Mu'ti mengungkapkan bahwa kelemahan sistem, yang belum dilengkapi dengan juklak dan juknis yang memadai, membuka celah bagi pihak-pihak tertentu untuk melakukan penyelewengan. Ketiadaan panduan yang jelas mempersulit pelaksanaan yang benar dan menghambat kontrol masyarakat secara keseluruhan. Oleh karena itu, ia berharap agar tiga program pemerintah yang terkait dengan pemberian dana, khususnya Dana BOS, BOS Kinerja, dan Program Indonesia Pintar (PIP), dapat dilengkapi dengan tuntunan yang lebih operasional dan teknis. Hal ini bertujuan untuk memudahkan sekolah dalam melaksanakan program-program tersebut secara efektif dan efisien.
Sebelumnya, Komisi Pemberantasan Korupsi (KPK) mengungkapkan temuan yang mengkhawatirkan terkait penggunaan dana BOS. Berdasarkan Survei Penilaian Integritas (SPI) Pendidikan tahun 2024, sekitar 12 persen sekolah terindikasi menggunakan dana BOS tidak sesuai dengan peruntukannya. Deputi Bidang Pendidikan dan Peran Serta Masyarakat KPK, Wawan Wardiana, menyampaikan data tersebut saat peluncuran SPI Pendidikan di Gedung C1 KPK, Jakarta, pada hari yang sama.

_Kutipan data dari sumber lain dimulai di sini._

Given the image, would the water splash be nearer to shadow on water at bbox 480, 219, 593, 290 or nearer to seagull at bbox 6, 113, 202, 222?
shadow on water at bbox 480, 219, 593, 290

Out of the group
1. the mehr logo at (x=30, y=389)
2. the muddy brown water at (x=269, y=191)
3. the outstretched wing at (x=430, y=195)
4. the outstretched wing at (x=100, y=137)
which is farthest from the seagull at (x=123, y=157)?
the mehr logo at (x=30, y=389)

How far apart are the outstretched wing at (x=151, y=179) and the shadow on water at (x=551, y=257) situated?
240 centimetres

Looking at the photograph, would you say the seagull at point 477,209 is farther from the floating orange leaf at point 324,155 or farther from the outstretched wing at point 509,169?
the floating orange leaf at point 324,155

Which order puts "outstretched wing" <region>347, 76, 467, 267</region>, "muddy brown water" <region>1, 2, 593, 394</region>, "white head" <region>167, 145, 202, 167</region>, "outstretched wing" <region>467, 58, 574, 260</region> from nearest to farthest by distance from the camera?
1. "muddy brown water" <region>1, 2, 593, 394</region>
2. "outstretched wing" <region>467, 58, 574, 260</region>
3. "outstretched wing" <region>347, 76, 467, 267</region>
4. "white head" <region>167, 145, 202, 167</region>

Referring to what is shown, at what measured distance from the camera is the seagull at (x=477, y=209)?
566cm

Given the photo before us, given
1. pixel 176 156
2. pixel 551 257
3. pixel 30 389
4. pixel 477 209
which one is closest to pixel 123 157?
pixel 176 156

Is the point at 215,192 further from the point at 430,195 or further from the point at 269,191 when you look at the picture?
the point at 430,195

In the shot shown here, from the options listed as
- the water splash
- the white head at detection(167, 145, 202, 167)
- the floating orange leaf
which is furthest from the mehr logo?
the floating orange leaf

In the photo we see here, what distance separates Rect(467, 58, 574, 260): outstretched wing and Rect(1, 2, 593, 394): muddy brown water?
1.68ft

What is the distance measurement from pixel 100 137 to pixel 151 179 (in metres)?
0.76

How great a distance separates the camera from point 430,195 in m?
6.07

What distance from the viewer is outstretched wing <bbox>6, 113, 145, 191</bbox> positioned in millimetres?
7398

Selain itu, survei juga menemukan bahwa 7 persen sekolah masih melakukan pungutan terkait dana BOS. Praktik nepotisme dalam pengadaan barang dan jasa atau proyek masih ditemukan di 40 persen sekolah, sementara 47 persen sekolah terindikasi melakukan penggelembungan biaya penggunaan dana lainnya.
SPI Pendidikan 2024 dilaksanakan dalam rentang waktu 22 Agustus 2024 hingga 30 September 2024, melibatkan partisipasi dari 36.888 satuan pendidikan dan 449.865 responden yang tersebar di 38 provinsi dan 507 kabupaten/kota. Metode pengumpulan data dilakukan secara online melalui Whatsapp Blast, Email Blast, dan CAWI (Computer-Assisted Web Interview), serta secara hybrid menggunakan CAPI (Computer Assisted Personal Interviewing).